■ TASK STATEMENT
In your copy, include every entry exactly as written but no pictures.
(SUPPLIED MATERIAL begins)
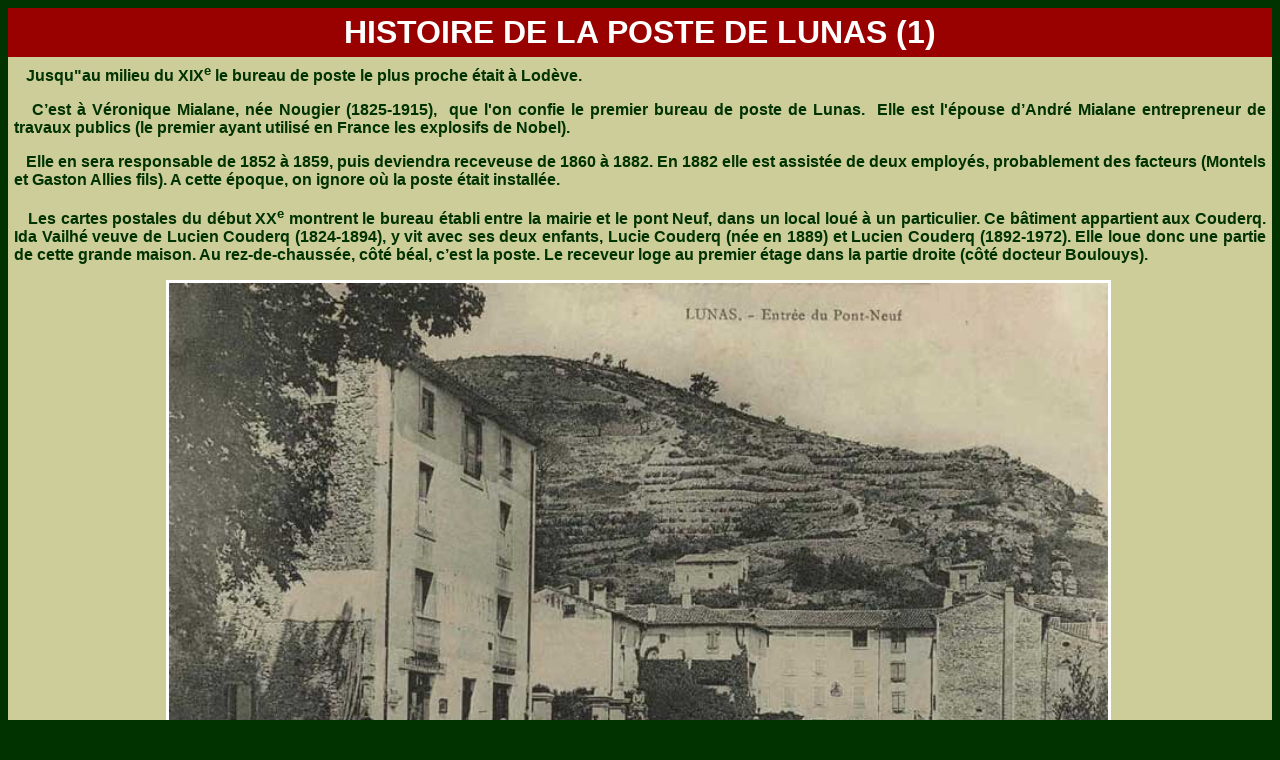

--- FILE ---
content_type: text/html
request_url: https://amisdelunas.fr/histoire-contemporaine/poste/poste1.htm
body_size: 2244
content:
<html>


<!-- Mirrored from lunas-adl.asso.fr/village_de_lunas/village_developpement.htm by HTTrack Website Copier/3.x [XR&CO'2003], Sun, 23 Nov 2003 17:40:02 GMT -->
<head>
<meta http-equiv="Content-Language" content="fr">
<meta name="GENERATOR" content="Microsoft FrontPage 5.0">
<meta name="ProgId" content="FrontPage.Editor.Document">
<meta http-equiv="Content-Type" content="text/html; charset=windows-1252">
<title>histoire de la poste</title>
</head>

<body bgcolor="#003300">

<div align="center">
  <center>
  <table border="0" cellpadding="6" cellspacing="0" style="border-collapse: collapse" bordercolor="#111111" width="100%" height="100%">
    <tr>
      <td width="100%" bgcolor="#990000" height="1">

<p align="center" dir="ltr"><b><font face="Arial" size="6" color="#FFFFFF">
HISTOIRE DE LA POSTE DE LUNAS (1)</font></b></p>
      </td>
    </tr>
    <tr>
      <td width="100%" bgcolor="#CDCD9A" align="justify" height="883">

      <p class="MsoNormal" style="text-kashida-space:
50%;text-kashida-space:50%">
      <span style="font-family: Arial">&nbsp;<font color="#003300"><b>&nbsp; </b>
      </font> </span>
      <b>
      <span style="font-family: Arial; color: #003300">Jusqu&quot;au milieu du XIX<sup>e</sup> 
      le bureau de poste le plus proche était à Lodève.</span></b></p>
      <p class="MsoNormal" style="text-kashida-space:
50%;text-kashida-space:50%">
      <span style="font-family: Arial; color: #003300; font-weight:700">&nbsp;&nbsp; C’est  
      à Véronique Mialane, née Nougier (1825-1915),&nbsp; que l'on confie le premier bureau de poste de Lunas.&nbsp; 
      Elle est l'</span><span style="font-family: Arial; color: #003300; font-weight:700">épouse 
      d’André Mialane entrepreneur de travaux publics (le premier ayant utilisé 
      en France les explosifs de Nobel).</span></p>
      <p class="MsoNormal" style="text-kashida-space:
50%;text-kashida-space:50%">
      <span style="font-family: Arial; font-weight: 700; color: #003300">&nbsp;&nbsp;
      </span><b><font face="Arial" color="#003300">Elle en sera 
      responsable de 
    1852 à 1859, puis deviendra receveuse de 1860 à 1882. </font></b>
      <span style="font-family: Arial; color: #003300; font-weight:700">En 1882 elle est assistée de deux 
      employés, probablement des facteurs (Montels et Gaston Allies fils). A 
      cette époque, on 
      ignore où la poste était installée. </span></p>
      <p class="MsoNormal" style="text-kashida-space:
50%;text-kashida-space:50%">
      <b>
      <span style="font-family: Arial; color: #003300">&nbsp;&nbsp; </span>
      <font color="#003300">
      <span style="font-family: Arial">Les cartes postales du début XX<sup>e</sup> 
      montrent le bureau établi entre la mairie et le pont Neuf, dans un local 
      loué à un particulier. Ce bâtiment appartient aux Couderq. Ida Vailhé 
      veuve de Lucien Couderq (1824-1894), y vit avec ses deux enfants, Lucie 
      Couderq (née en 1889) et Lucien Couderq (1892-1972). Elle loue donc une 
      partie de cette grande maison. Au rez-de-chaussée, côté béal, c’est la 
      poste. Le receveur loge au premier étage dans la partie droite (côté 
      docteur Boulouys).</span></font></b></p>
      <p class="MsoNormal" style="text-kashida-space:
50%;text-kashida-space:50%" align="center">
      <img border="0" src="../images-histoire-contemporaine/village-100ans/grand-route/entree-pont.jpg" style="border: 3px solid #FFFFFF" width="939" height="601">&nbsp; </p>
      <p class="MsoNormal" style="text-kashida-space:
50%;text-kashida-space:50%" align="center">
      &nbsp;&nbsp;&nbsp;
      <img border="0" src="poste-couderq.jpg" style="border: 3px solid #FFFFFF" width="800" height="600"></p>
      <p class="MsoNormal" style="text-kashida-space:
50%;text-kashida-space:50%">
      <font color="#003300"><b><span style="font-family: Arial">Dans les 
      recensements on retrouve les occupants de </span></b>
      <span style="font-family: Arial; font-weight:700">cette  bâtisse 
      qui possède un escalier intérieur central&nbsp;droit particulièrement imposant, 
      desservant les étages :</span></font></p>
      <p class="MsoNormal" style="text-kashida-space:
50%;text-kashida-space:50%">
      <font color="#003300"><span style="font-family: Arial; font-weight: 700">&nbsp;&nbsp;&nbsp;&nbsp;&nbsp; 
      - en 1901 : le receveur est Pierre ROY, né en 1866 ;</span></font></p>
      <p class="MsoNormal" style="text-kashida-space:
50%;text-kashida-space:50%">
      <font color="#003300"><span style="font-family: Arial; font-weight: 700">&nbsp;&nbsp;&nbsp;&nbsp;&nbsp; 
      - en 1906 : Pierre Roy est toujours receveur. De l’autre côté de la porte d’entrée,&nbsp; vit le 
      charron Jean Justin Nivoliès, son épouse Marie née Fau et leurs 4 garçons 
      (Elie, employé au Crédit Foncier, Paul et Jean, charrons comme leur père, 
      Jules menuisier chez Guiraud). </span></font></p>
      <p class="MsoNormal" style="text-kashida-space:
50%;text-kashida-space:50%">
      <font color="#003300">
      <span style="font-family: Arial; font-weight:700">&nbsp;&nbsp;&nbsp;&nbsp;&nbsp;&nbsp; 
      - en 1911 : Pierre Roy est encore le receveur ; Le charron est parti 
      s'installer à la sortie du village, vers le Bousquet-d'Orb, un 
      ferblantier, d'origine espagnole, Jaime Bétriu occupe son local.</span></font><p class="MsoNormal" style="text-kashida-space:
50%;text-kashida-space:50%" align="center">
      <img border="0" src="../images-histoire-contemporaine/village-100ans/grand-route/poste2.jpg" style="border: 3px solid #FFFFFF" width="800" height="522"><p class="MsoNormal" style="text-kashida-space:
50%;text-kashida-space:50%">
      <font color="#003300"><span style="font-family: Arial; font-weight: 700">&nbsp;&nbsp;&nbsp;&nbsp;&nbsp;&nbsp; 
      - en 1921 : Baptiste Magré est le nouveau receveur et J Bétriu, ferblantier, 
      son voisin.</span></font><p class="MsoNormal" style="text-kashida-space:
50%;text-kashida-space:50%" align="center">
      <font color="#003300"><span style="font-family: Arial; font-weight: 700">
      <a style="font-family: Arial; color: #990000; text-decoration: none; font-style: italic; font-weight: bold" href="poste2.htm">
      suite, cliquez...</a></span></font></td>
    </tr>
    <tr>
      <td width="100%" align="center" bgcolor="#999966" height="18">
      <font FACE="Arial">
      <p ALIGN="right">(<i><font size="2" color="#003300">J. et L. Osouf - 
      avril 2023)</font></i></font></p>
      </td>
    </tr>
    <tr>
      <td width="100%" bgcolor="#990000" height="18">
      <p align="center"><i><b><font face="Arial" color="#FFFFFF">
      <a style="font-family: Arial; color: #FFFFFF; text-decoration: none; font-style: italic; font-weight: bold" href="../somm-histoire-contemporaine.htm">retour au sommaire &quot;Histoire contemporaine&quot;</a></font></b></i></td>
    </tr>
    </table>
  </center>
</div>

</body>


<!-- Mirrored from lunas-adl.asso.fr/village_de_lunas/village_developpement.htm by HTTrack Website Copier/3.x [XR&CO'2003], Sun, 23 Nov 2003 17:40:02 GMT -->
</html>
(SUPPLIED MATERIAL ends)
■ EXERCISE RESPONSE
--- FILE ---
content_type: text/html
request_url: https://amisdelunas.fr/histoire-contemporaine/poste/poste1.htm
body_size: 2244
content:
<html>


<!-- Mirrored from lunas-adl.asso.fr/village_de_lunas/village_developpement.htm by HTTrack Website Copier/3.x [XR&CO'2003], Sun, 23 Nov 2003 17:40:02 GMT -->
<head>
<meta http-equiv="Content-Language" content="fr">
<meta name="GENERATOR" content="Microsoft FrontPage 5.0">
<meta name="ProgId" content="FrontPage.Editor.Document">
<meta http-equiv="Content-Type" content="text/html; charset=windows-1252">
<title>histoire de la poste</title>
</head>

<body bgcolor="#003300">

<div align="center">
  <center>
  <table border="0" cellpadding="6" cellspacing="0" style="border-collapse: collapse" bordercolor="#111111" width="100%" height="100%">
    <tr>
      <td width="100%" bgcolor="#990000" height="1">

<p align="center" dir="ltr"><b><font face="Arial" size="6" color="#FFFFFF">
HISTOIRE DE LA POSTE DE LUNAS (1)</font></b></p>
      </td>
    </tr>
    <tr>
      <td width="100%" bgcolor="#CDCD9A" align="justify" height="883">

      <p class="MsoNormal" style="text-kashida-space:
50%;text-kashida-space:50%">
      <span style="font-family: Arial">&nbsp;<font color="#003300"><b>&nbsp; </b>
      </font> </span>
      <b>
      <span style="font-family: Arial; color: #003300">Jusqu&quot;au milieu du XIX<sup>e</sup> 
      le bureau de poste le plus proche était à Lodève.</span></b></p>
      <p class="MsoNormal" style="text-kashida-space:
50%;text-kashida-space:50%">
      <span style="font-family: Arial; color: #003300; font-weight:700">&nbsp;&nbsp; C’est  
      à Véronique Mialane, née Nougier (1825-1915),&nbsp; que l'on confie le premier bureau de poste de Lunas.&nbsp; 
      Elle est l'</span><span style="font-family: Arial; color: #003300; font-weight:700">épouse 
      d’André Mialane entrepreneur de travaux publics (le premier ayant utilisé 
      en France les explosifs de Nobel).</span></p>
      <p class="MsoNormal" style="text-kashida-space:
50%;text-kashida-space:50%">
      <span style="font-family: Arial; font-weight: 700; color: #003300">&nbsp;&nbsp;
      </span><b><font face="Arial" color="#003300">Elle en sera 
      responsable de 
    1852 à 1859, puis deviendra receveuse de 1860 à 1882. </font></b>
      <span style="font-family: Arial; color: #003300; font-weight:700">En 1882 elle est assistée de deux 
      employés, probablement des facteurs (Montels et Gaston Allies fils). A 
      cette époque, on 
      ignore où la poste était installée. </span></p>
      <p class="MsoNormal" style="text-kashida-space:
50%;text-kashida-space:50%">
      <b>
      <span style="font-family: Arial; color: #003300">&nbsp;&nbsp; </span>
      <font color="#003300">
      <span style="font-family: Arial">Les cartes postales du début XX<sup>e</sup> 
      montrent le bureau établi entre la mairie et le pont Neuf, dans un local 
      loué à un particulier. Ce bâtiment appartient aux Couderq. Ida Vailhé 
      veuve de Lucien Couderq (1824-1894), y vit avec ses deux enfants, Lucie 
      Couderq (née en 1889) et Lucien Couderq (1892-1972). Elle loue donc une 
      partie de cette grande maison. Au rez-de-chaussée, côté béal, c’est la 
      poste. Le receveur loge au premier étage dans la partie droite (côté 
      docteur Boulouys).</span></font></b></p>
      <p class="MsoNormal" style="text-kashida-space:
50%;text-kashida-space:50%" align="center">
      <img border="0" src="../images-histoire-contemporaine/village-100ans/grand-route/entree-pont.jpg" style="border: 3px solid #FFFFFF" width="939" height="601">&nbsp; </p>
      <p class="MsoNormal" style="text-kashida-space:
50%;text-kashida-space:50%" align="center">
      &nbsp;&nbsp;&nbsp;
      <img border="0" src="poste-couderq.jpg" style="border: 3px solid #FFFFFF" width="800" height="600"></p>
      <p class="MsoNormal" style="text-kashida-space:
50%;text-kashida-space:50%">
      <font color="#003300"><b><span style="font-family: Arial">Dans les 
      recensements on retrouve les occupants de </span></b>
      <span style="font-family: Arial; font-weight:700">cette  bâtisse 
      qui possède un escalier intérieur central&nbsp;droit particulièrement imposant, 
      desservant les étages :</span></font></p>
      <p class="MsoNormal" style="text-kashida-space:
50%;text-kashida-space:50%">
      <font color="#003300"><span style="font-family: Arial; font-weight: 700">&nbsp;&nbsp;&nbsp;&nbsp;&nbsp; 
      - en 1901 : le receveur est Pierre ROY, né en 1866 ;</span></font></p>
      <p class="MsoNormal" style="text-kashida-space:
50%;text-kashida-space:50%">
      <font color="#003300"><span style="font-family: Arial; font-weight: 700">&nbsp;&nbsp;&nbsp;&nbsp;&nbsp; 
      - en 1906 : Pierre Roy est toujours receveur. De l’autre côté de la porte d’entrée,&nbsp; vit le 
      charron Jean Justin Nivoliès, son épouse Marie née Fau et leurs 4 garçons 
      (Elie, employé au Crédit Foncier, Paul et Jean, charrons comme leur père, 
      Jules menuisier chez Guiraud). </span></font></p>
      <p class="MsoNormal" style="text-kashida-space:
50%;text-kashida-space:50%">
      <font color="#003300">
      <span style="font-family: Arial; font-weight:700">&nbsp;&nbsp;&nbsp;&nbsp;&nbsp;&nbsp; 
      - en 1911 : Pierre Roy est encore le receveur ; Le charron est parti 
      s'installer à la sortie du village, vers le Bousquet-d'Orb, un 
      ferblantier, d'origine espagnole, Jaime Bétriu occupe son local.</span></font><p class="MsoNormal" style="text-kashida-space:
50%;text-kashida-space:50%" align="center">
      <img border="0" src="../images-histoire-contemporaine/village-100ans/grand-route/poste2.jpg" style="border: 3px solid #FFFFFF" width="800" height="522"><p class="MsoNormal" style="text-kashida-space:
50%;text-kashida-space:50%">
      <font color="#003300"><span style="font-family: Arial; font-weight: 700">&nbsp;&nbsp;&nbsp;&nbsp;&nbsp;&nbsp; 
      - en 1921 : Baptiste Magré est le nouveau receveur et J Bétriu, ferblantier, 
      son voisin.</span></font><p class="MsoNormal" style="text-kashida-space:
50%;text-kashida-space:50%" align="center">
      <font color="#003300"><span style="font-family: Arial; font-weight: 700">
      <a style="font-family: Arial; color: #990000; text-decoration: none; font-style: italic; font-weight: bold" href="poste2.htm">
      suite, cliquez...</a></span></font></td>
    </tr>
    <tr>
      <td width="100%" align="center" bgcolor="#999966" height="18">
      <font FACE="Arial">
      <p ALIGN="right">(<i><font size="2" color="#003300">J. et L. Osouf - 
      avril 2023)</font></i></font></p>
      </td>
    </tr>
    <tr>
      <td width="100%" bgcolor="#990000" height="18">
      <p align="center"><i><b><font face="Arial" color="#FFFFFF">
      <a style="font-family: Arial; color: #FFFFFF; text-decoration: none; font-style: italic; font-weight: bold" href="../somm-histoire-contemporaine.htm">retour au sommaire &quot;Histoire contemporaine&quot;</a></font></b></i></td>
    </tr>
    </table>
  </center>
</div>

</body>


<!-- Mirrored from lunas-adl.asso.fr/village_de_lunas/village_developpement.htm by HTTrack Website Copier/3.x [XR&CO'2003], Sun, 23 Nov 2003 17:40:02 GMT -->
</html>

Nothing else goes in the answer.